▸ **PROMPT**: In the material below, copy everything from the line containing "Which among all" down to the line containing "6453 centimetres", replacing "railing post" with "mooring post" and leaving everything else unchanged.
________________
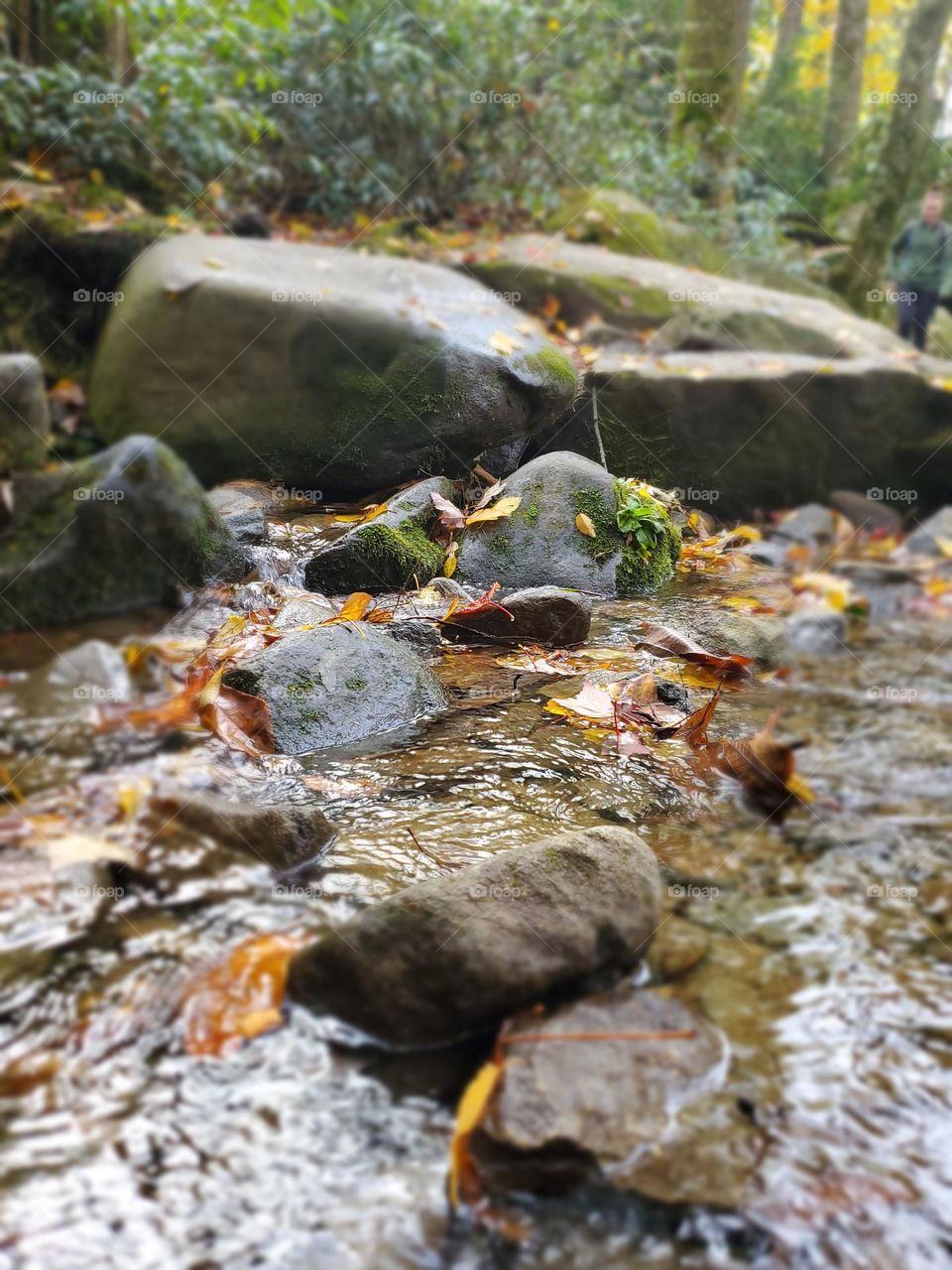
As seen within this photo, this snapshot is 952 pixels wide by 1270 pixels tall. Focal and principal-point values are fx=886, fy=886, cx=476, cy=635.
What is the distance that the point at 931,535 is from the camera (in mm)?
2486

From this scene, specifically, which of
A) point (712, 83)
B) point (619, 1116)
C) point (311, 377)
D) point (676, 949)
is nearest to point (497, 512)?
point (311, 377)

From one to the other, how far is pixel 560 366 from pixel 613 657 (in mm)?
1021

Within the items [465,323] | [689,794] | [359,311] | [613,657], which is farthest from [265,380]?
[689,794]

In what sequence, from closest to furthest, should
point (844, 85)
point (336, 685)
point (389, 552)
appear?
point (336, 685) < point (389, 552) < point (844, 85)

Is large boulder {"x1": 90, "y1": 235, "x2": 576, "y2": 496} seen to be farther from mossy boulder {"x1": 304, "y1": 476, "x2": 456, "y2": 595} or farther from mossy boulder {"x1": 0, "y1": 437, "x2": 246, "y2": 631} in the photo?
mossy boulder {"x1": 0, "y1": 437, "x2": 246, "y2": 631}

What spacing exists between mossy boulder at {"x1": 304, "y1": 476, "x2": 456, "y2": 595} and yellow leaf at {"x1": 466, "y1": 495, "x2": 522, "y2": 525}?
131 millimetres

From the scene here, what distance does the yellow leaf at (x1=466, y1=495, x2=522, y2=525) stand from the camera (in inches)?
117

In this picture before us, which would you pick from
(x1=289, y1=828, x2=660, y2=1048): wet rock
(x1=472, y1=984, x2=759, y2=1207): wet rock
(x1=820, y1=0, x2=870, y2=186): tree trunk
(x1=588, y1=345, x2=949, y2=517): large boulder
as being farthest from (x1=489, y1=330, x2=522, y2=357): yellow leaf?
(x1=820, y1=0, x2=870, y2=186): tree trunk

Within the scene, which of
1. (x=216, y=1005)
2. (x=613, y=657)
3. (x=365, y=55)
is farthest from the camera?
(x=365, y=55)

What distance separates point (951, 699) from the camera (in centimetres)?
203

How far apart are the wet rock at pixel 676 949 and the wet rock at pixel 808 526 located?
4.60 ft

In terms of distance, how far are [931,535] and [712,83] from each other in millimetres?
6382

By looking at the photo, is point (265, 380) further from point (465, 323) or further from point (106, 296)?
point (106, 296)

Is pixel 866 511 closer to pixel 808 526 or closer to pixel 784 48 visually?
pixel 808 526
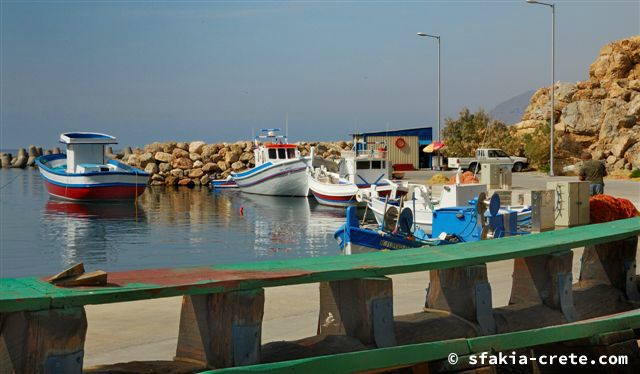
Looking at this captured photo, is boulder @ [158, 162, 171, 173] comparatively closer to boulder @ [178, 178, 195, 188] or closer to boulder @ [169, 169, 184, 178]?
boulder @ [169, 169, 184, 178]

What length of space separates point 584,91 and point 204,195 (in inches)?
1184

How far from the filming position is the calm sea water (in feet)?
89.7

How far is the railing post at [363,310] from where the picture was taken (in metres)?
5.66

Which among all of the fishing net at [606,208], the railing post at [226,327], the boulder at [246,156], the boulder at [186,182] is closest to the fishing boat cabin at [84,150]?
the boulder at [186,182]

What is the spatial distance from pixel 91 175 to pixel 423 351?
48.9 m

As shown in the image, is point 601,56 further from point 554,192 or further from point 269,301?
point 269,301

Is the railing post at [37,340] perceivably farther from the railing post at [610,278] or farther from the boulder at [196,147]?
the boulder at [196,147]

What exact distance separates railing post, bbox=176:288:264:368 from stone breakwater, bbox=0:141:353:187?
6453 centimetres

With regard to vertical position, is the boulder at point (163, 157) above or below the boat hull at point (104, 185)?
above

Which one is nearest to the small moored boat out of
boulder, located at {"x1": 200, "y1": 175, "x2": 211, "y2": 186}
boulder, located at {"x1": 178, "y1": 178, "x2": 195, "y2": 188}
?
boulder, located at {"x1": 178, "y1": 178, "x2": 195, "y2": 188}

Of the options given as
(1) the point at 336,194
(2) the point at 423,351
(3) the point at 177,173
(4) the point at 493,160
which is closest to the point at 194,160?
(3) the point at 177,173

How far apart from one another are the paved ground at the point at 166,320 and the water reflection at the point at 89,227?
1770 cm

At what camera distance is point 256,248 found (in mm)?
29953

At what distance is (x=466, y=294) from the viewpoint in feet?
20.9
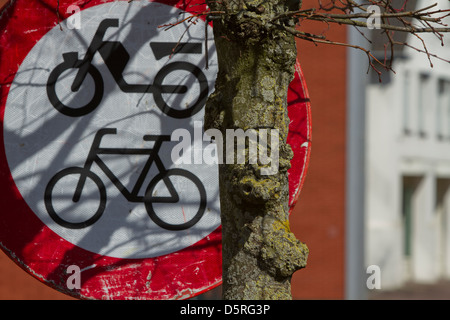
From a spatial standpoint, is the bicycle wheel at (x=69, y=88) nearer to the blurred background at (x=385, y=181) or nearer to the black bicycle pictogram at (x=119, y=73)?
the black bicycle pictogram at (x=119, y=73)

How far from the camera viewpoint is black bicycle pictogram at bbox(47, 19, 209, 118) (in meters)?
2.78

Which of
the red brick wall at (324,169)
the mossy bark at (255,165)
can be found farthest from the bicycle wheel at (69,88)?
the red brick wall at (324,169)

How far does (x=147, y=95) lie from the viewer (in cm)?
280

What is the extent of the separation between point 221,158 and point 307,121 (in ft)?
1.91

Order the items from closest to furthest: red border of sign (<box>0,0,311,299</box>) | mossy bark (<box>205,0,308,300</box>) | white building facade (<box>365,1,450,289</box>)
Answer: mossy bark (<box>205,0,308,300</box>) < red border of sign (<box>0,0,311,299</box>) < white building facade (<box>365,1,450,289</box>)

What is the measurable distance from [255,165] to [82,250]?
Result: 0.77 metres

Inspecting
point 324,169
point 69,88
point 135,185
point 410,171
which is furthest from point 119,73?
point 410,171

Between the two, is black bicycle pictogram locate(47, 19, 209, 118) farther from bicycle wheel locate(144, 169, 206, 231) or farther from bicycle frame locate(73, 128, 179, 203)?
bicycle wheel locate(144, 169, 206, 231)

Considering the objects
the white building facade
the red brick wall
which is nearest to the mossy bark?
the red brick wall

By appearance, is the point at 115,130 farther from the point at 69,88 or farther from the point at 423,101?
the point at 423,101

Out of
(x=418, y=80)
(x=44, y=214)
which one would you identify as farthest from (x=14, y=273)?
(x=418, y=80)

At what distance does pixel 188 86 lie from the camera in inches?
110

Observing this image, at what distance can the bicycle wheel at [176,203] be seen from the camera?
277 cm

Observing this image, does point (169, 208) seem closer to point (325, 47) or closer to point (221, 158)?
point (221, 158)
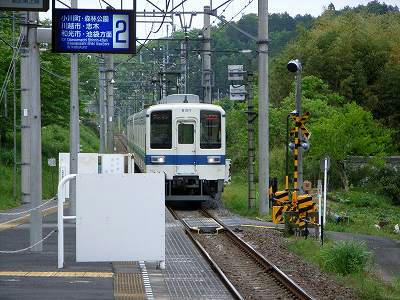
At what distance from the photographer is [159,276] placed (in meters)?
12.0

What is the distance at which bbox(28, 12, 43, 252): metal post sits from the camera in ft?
44.9

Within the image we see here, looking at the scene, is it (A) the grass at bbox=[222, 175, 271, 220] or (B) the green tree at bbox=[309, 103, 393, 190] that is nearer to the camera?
(A) the grass at bbox=[222, 175, 271, 220]

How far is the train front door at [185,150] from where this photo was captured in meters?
24.1

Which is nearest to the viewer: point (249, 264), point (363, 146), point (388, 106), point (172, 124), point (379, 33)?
point (249, 264)

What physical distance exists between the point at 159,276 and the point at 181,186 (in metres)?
12.8

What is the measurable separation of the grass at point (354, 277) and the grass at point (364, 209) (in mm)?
6240

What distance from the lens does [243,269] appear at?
13.7 metres

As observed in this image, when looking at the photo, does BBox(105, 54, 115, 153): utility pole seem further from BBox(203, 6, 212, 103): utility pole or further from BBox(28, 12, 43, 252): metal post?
BBox(28, 12, 43, 252): metal post

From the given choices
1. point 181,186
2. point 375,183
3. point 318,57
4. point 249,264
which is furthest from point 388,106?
point 249,264

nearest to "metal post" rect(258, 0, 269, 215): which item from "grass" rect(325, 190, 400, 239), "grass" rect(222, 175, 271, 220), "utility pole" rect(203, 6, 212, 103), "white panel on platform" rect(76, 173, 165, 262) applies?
"grass" rect(222, 175, 271, 220)

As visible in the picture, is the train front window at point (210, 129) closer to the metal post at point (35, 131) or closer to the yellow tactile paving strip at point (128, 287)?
the metal post at point (35, 131)

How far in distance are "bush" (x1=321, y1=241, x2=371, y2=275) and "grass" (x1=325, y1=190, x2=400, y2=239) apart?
8327 mm

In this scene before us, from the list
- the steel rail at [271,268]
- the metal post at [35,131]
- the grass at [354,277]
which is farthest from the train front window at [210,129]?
the metal post at [35,131]

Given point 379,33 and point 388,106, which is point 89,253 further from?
point 379,33
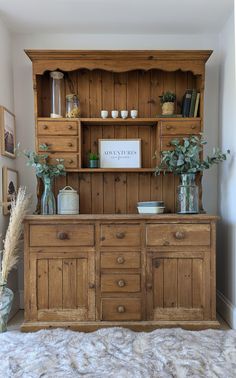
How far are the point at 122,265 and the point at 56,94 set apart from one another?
1.51 metres

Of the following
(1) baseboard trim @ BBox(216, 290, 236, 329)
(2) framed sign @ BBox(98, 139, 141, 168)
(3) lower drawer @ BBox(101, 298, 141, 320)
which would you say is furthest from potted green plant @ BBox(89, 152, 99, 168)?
(1) baseboard trim @ BBox(216, 290, 236, 329)

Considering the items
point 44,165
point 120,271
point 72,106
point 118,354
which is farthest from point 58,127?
point 118,354

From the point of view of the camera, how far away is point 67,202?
2.69 metres

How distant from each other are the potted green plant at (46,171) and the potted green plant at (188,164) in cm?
78

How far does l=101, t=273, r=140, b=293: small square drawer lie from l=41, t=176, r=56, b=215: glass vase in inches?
26.3

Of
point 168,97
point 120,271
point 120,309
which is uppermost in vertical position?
point 168,97

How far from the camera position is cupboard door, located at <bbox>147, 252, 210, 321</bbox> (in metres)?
2.43

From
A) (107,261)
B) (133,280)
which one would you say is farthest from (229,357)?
(107,261)

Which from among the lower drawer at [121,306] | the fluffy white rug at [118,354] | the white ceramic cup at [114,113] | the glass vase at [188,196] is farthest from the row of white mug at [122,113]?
the fluffy white rug at [118,354]

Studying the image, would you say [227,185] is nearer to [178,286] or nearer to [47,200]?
[178,286]

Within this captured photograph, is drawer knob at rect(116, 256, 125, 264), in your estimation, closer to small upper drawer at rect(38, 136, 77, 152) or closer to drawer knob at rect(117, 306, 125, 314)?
drawer knob at rect(117, 306, 125, 314)

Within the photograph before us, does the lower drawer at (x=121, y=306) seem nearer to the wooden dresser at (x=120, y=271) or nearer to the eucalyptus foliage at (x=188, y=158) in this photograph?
the wooden dresser at (x=120, y=271)

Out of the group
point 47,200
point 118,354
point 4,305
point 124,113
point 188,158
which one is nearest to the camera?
point 118,354

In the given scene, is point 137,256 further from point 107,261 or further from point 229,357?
point 229,357
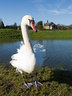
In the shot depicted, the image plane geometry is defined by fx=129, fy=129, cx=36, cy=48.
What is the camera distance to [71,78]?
4.69m

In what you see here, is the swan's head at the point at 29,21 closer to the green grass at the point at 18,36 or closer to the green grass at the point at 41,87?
the green grass at the point at 41,87

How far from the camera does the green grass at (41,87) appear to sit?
361cm

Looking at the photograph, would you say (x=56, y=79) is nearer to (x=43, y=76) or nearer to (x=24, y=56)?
(x=43, y=76)

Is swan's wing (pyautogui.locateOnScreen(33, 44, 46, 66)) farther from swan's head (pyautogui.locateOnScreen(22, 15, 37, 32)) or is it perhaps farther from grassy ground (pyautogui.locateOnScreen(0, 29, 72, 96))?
swan's head (pyautogui.locateOnScreen(22, 15, 37, 32))

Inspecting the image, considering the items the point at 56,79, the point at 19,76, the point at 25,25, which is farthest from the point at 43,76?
________________
▸ **RESPONSE**:
Which among all of the fishing net at [606,208], the mooring post at [226,327], the boulder at [246,156], the boulder at [186,182] is closest to the fishing boat cabin at [84,150]?
the boulder at [186,182]

What is the spatial distance from pixel 91 175 to pixel 423 351?
48.9 m

As shown in the image, is point 601,56 further from point 554,192 or further from point 269,301?
point 269,301

Is the mooring post at [37,340] perceivably farther from the mooring post at [610,278] or farther from the boulder at [196,147]?
the boulder at [196,147]

What exact distance separates mooring post, bbox=176:288:264:368 from stone breakwater, bbox=0:141:353:187?
6453 centimetres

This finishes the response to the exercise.